■ AUSGEWÄHLTER AUSZUG
· · · · · · ·
1995/2002: Die Stimmenden in Nidwalden sagen zwei Mal Nein zu Plänen für ein Lager im Wellenberg.

18. Juni 2001: Das Zwischenlager für radioaktive Abfälle in Würenlingen AG nimmt den Betrieb auf.

20. Dezember 2002: Die Nagra erklärt nach Untersuchungen im Zürcher Weinland, das dortige Opalinuston-Gestein sei für ein Tiefenlager geeignet. Sie empfiehlt die Fokussierung auf Benken ZH.

10. Mai 2004: Die Schweiz beteiligt sich am EU-Projekt «Sapierr» zur Suche nach einem multinationalen Endlager für langlebige und hochaktive Atomabfälle. Als möglicher Endlager-Standort wird Russland genannt.

1. Februar 2005: In der Schweiz treten das Kernenergiegesetz und die dazugehörige Verordnung in Kraft. Danach dürfen ab Mitte 2006 keine abgebrannten Brennstäbe mehr ins Ausland (La Hague in Frankreich, Sellafield in Grossbritannien) exportiert werden. Atommüll muss grundsätzlich im Inland entsorgt werden.

12. September 2005: Die Hauptabteilung für die Sicherheit der Kernanlagen (HSK) erklärt den Untergrund im Zürcher Weinland als geeignet für ein Atomendlager. Das öffentliche Auflageverfahren beginnt.

28. Juni 2006: Der Bundesrat heisst den Entsorgungsnachweis für hochaktive Abfälle gut (Studie Opalinuston im Zürcher Weinland). Wie beim 1988 erfolgten Nachweis für schwach- und mittelradioaktive Abfälle ist damit kein Standortentscheid verbunden - der Bundesrat bestätigt damit lediglich, dass die Entsorgung von radioaktiven Abfällen in der Schweiz prinzipiell möglich ist.
· · · · · · ·
■ GELESENES ANWENDEN
- a) Entnimm dem Auszug die Stelle, die bei den Worten „1. Februar 2005: In“ einsetzt, und hör nach den Worten „öffentliche Auflageverfahren beginnt.“ auf.
- b) Beantworte anhand des Auszugs die folgenden Fragen.
(i) An welchem Datum nimmt das Zwischenlager in Würenlingen den Betrieb auf?
(ii) Welches Land wird im Projekt «Sapierr» als möglicher Endlager-Standort genannt?
(iii) Ab wann dürfen keine abgebrannten Brennstäbe mehr ins Ausland exportiert werden?
Die Zeilen im nächsten Abschnitt stehen in keinem Zusammenhang mit dem Auszug.

■ BEREITGESTELLTE DATEN
· · · · · · ·
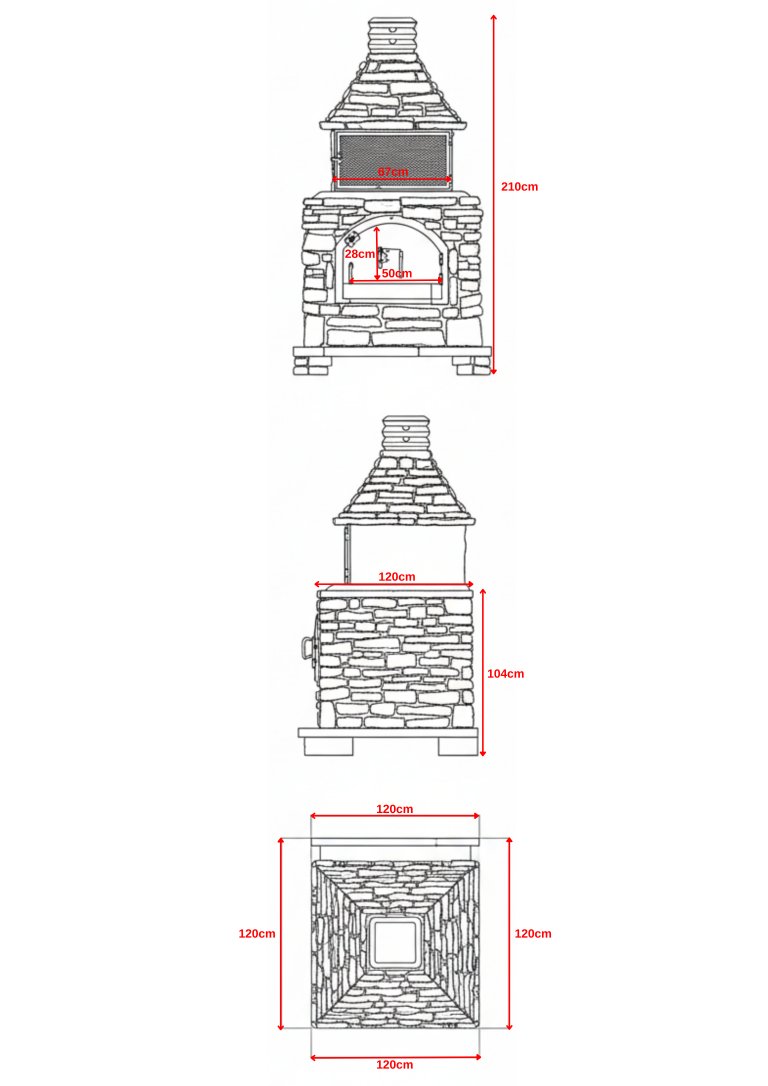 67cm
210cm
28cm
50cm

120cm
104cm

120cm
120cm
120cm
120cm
· · · · · · ·
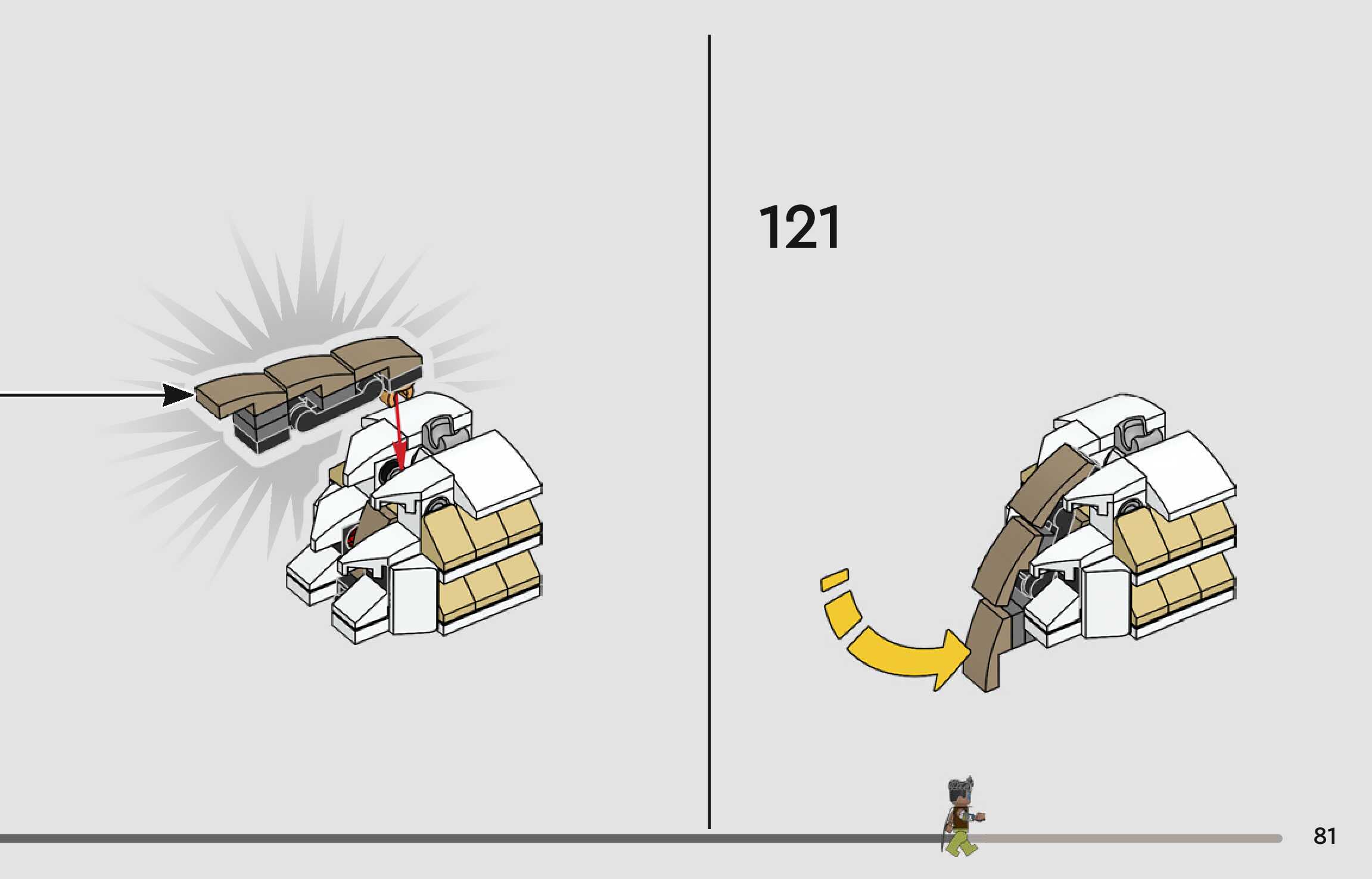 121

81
· · · · · · ·
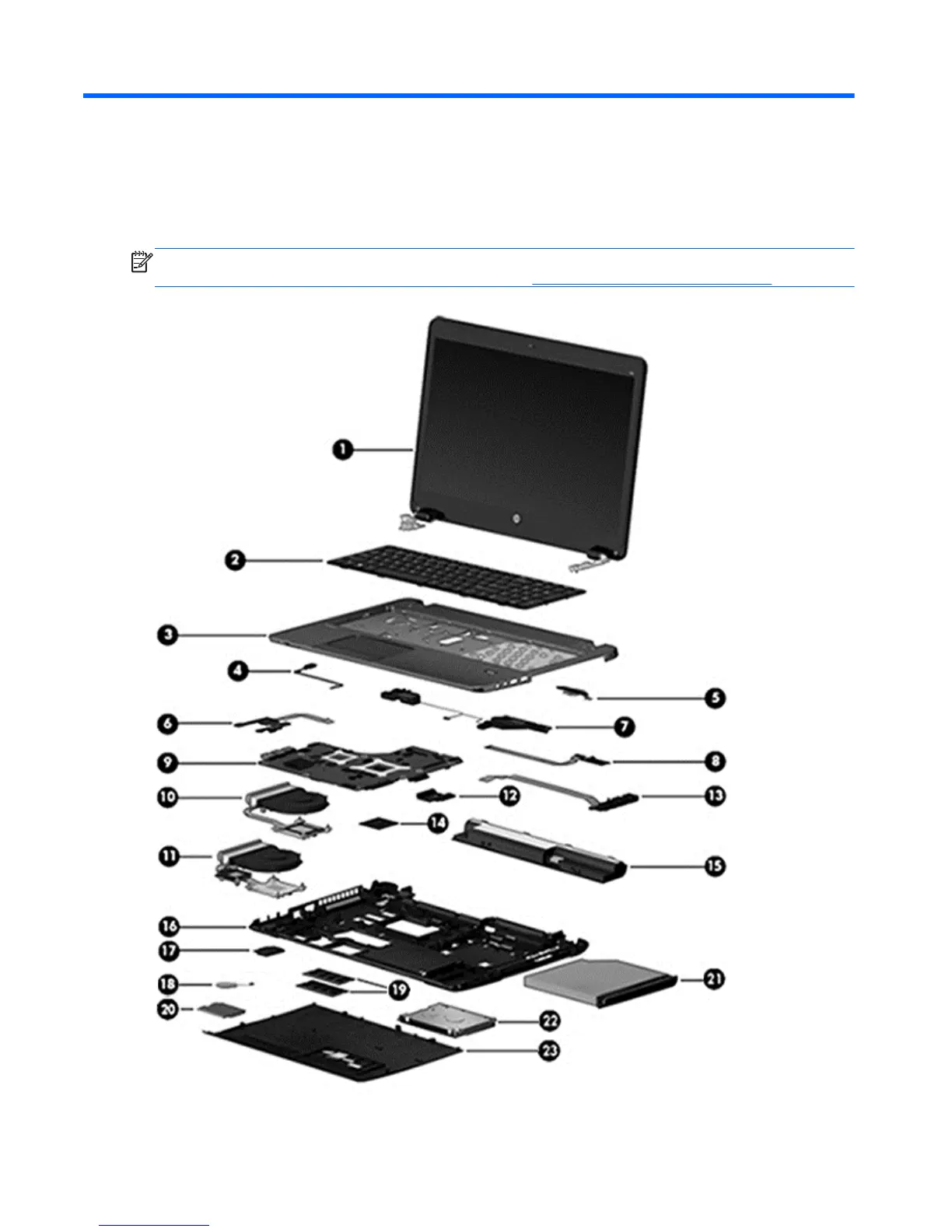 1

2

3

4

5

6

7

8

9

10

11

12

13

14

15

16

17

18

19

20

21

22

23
· · · · · · ·
■ LÖSUNGEN DER AUFGABEN
- a)
1. Februar 2005: In der Schweiz treten das Kernenergiegesetz und die dazugehörige Verordnung in Kraft. Danach dürfen ab Mitte 2006 keine abgebrannten Brennstäbe mehr ins Ausland (La Hague in Frankreich, Sellafield in Grossbritannien) exportiert werden. Atommüll muss grundsätzlich im Inland entsorgt werden.

12. September 2005: Die Hauptabteilung für die Sicherheit der Kernanlagen (HSK) erklärt den Untergrund im Zürcher Weinland als geeignet für ein Atomendlager. Das öffentliche Auflageverfahren beginnt.

- b)
(i) Am 18. Juni 2001.
(ii) Russland.
(iii) Ab Mitte 2006.